[Study text]
In recent months, several conservative governors in the U.S. – notably Chris Christie of New Jersey and Paul LePage of Maine – have come out strongly in favor of charter schools. In both cases, strong opposition has sprung up from the other side of the aisle.

Under the current system, enacted in 2011, students choosing to attend a charter school as opposed to a ‘traditional’ public school are funded by state money following them from the traditional school to their new one. This provision, seen by many as the only self-sustaining way to allow charter schools, is at the center of controversy. Administrators and parents in public schools argue that this siphons away crucial funding for an already underfunded public school system.

Skowhegan public schools, as noted in an April 1 article in the Bangor Daily News, saw 50 students and more than $450,000 leave with the arrival of two nearby charter schools. While this does amount to roughly $9,000 in loss per pupil, Maine as a whole spends roughly $15,000 per student per year, ranking as one of the states spending the most in the U.S. The losses, therefore, are actually less than what the school likely would have spent to educate those students.
According to LePage, the attacks on charter schools in Maine are unfair to the parents looking for the best educational option. And if, as the numbers seem to indicate, the charter schools can educate students for less, isn’t that a win-win across the board? Not so fast, say the Democrats – who believe bailing on the public school system is what makes it not work.

Studies have shown that charter and magnet schools work. A notable example, the Maine School of Science and Mathematics in Limestone, is consistently ranked among the top 20 high schools in the U.S. In cities such as Camden, New Jersey, where public schools are literally falling apart from defunding, charter schools are bringing Democrats and Republicans together as a locally-run, cheaper option to educate the city’s students.

The lesson Maine can take from Camden is that we cannot remove any option from the table. As a Democrat, I feel obligated to oppose charter schools or vouchers, as they seem to be infringing upon public schools. Yet part of me also sees the validity of a parent’s desire to seek the best education available for their child. In a time where job openings are few, a good education is the key to financial stability. Can we really begin scrapping ideas that could potentially alleviate some of the strain on our public education system?

It all comes down to one simple question: Can we handle the possibility that education as we know it has failed? It hasn’t failed everyone – the students in the one-room schoolhouse who end up going to Yale or Stanford are shining examples of what can happen in the current system. But poor education, as a result of the hugely consolidated, under-staffed larger schools, is directly linked to increased violent behavior, and in turn, a more violent community.

[Provided material]
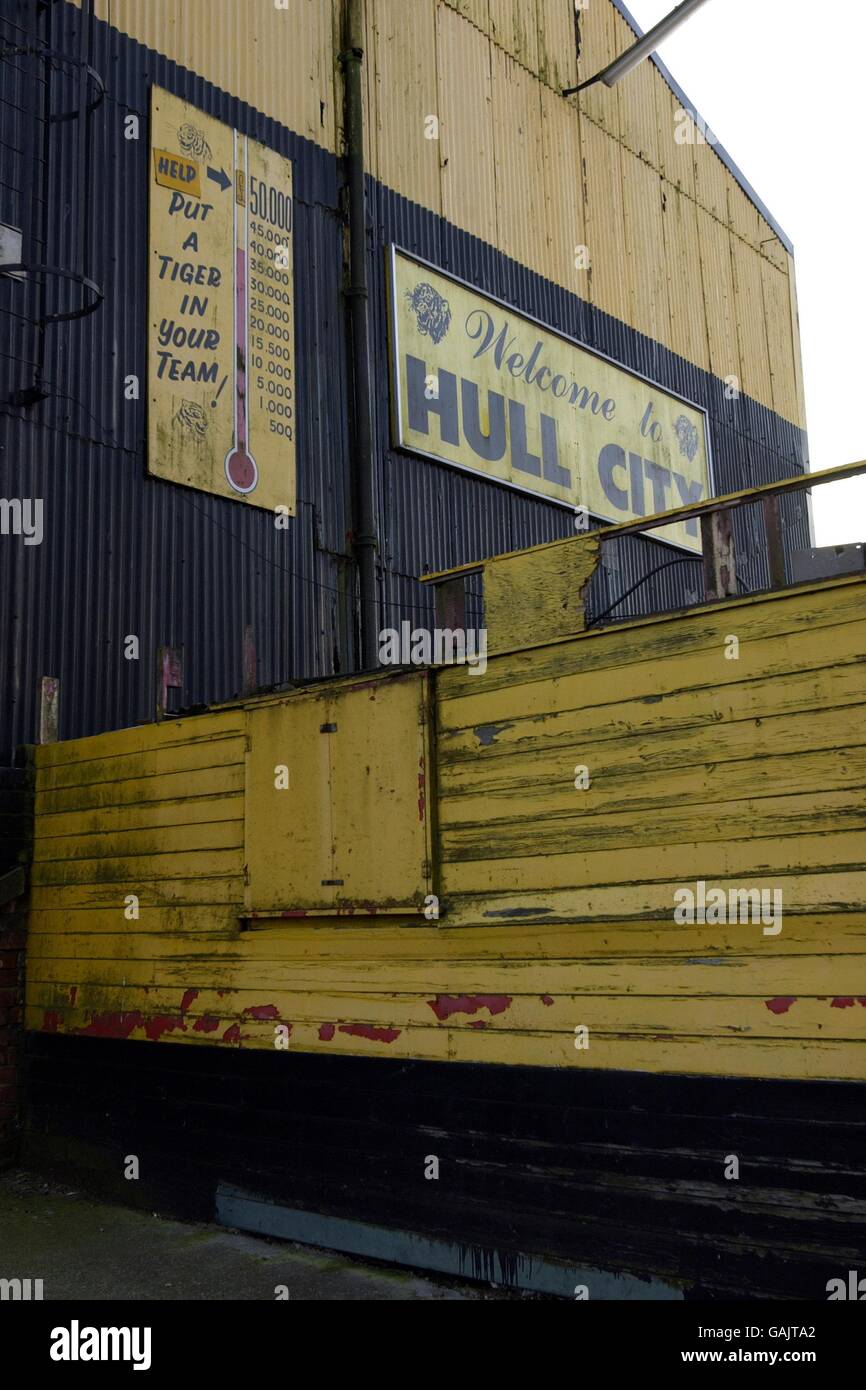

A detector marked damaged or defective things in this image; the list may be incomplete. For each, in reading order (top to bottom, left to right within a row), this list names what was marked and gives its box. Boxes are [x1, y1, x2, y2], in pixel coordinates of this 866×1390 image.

[Complete the following]
a - Answer these questions from the charter school article:
(i) In what year was the current funding system enacted?
(ii) How many students left Skowhegan public schools when the two nearby charter schools arrived?
(iii) Which school in Limestone is consistently ranked among the top 20 high schools in the U.S.?
b - Repeat everything in the charter school article from "According to LePage, the" down to "the city’s students.".

[Solutions to the problems]
a -
(i) 2011
(ii) 50 students
(iii) The Maine School of Science and Mathematics

b -
According to LePage, the attacks on charter schools in Maine are unfair to the parents looking for the best educational option. And if, as the numbers seem to indicate, the charter schools can educate students for less, isn’t that a win-win across the board? Not so fast, say the Democrats – who believe bailing on the public school system is what makes it not work.

Studies have shown that charter and magnet schools work. A notable example, the Maine School of Science and Mathematics in Limestone, is consistently ranked among the top 20 high schools in the U.S. In cities such as Camden, New Jersey, where public schools are literally falling apart from defunding, charter schools are bringing Democrats and Republicans together as a locally-run, cheaper option to educate the city’s students.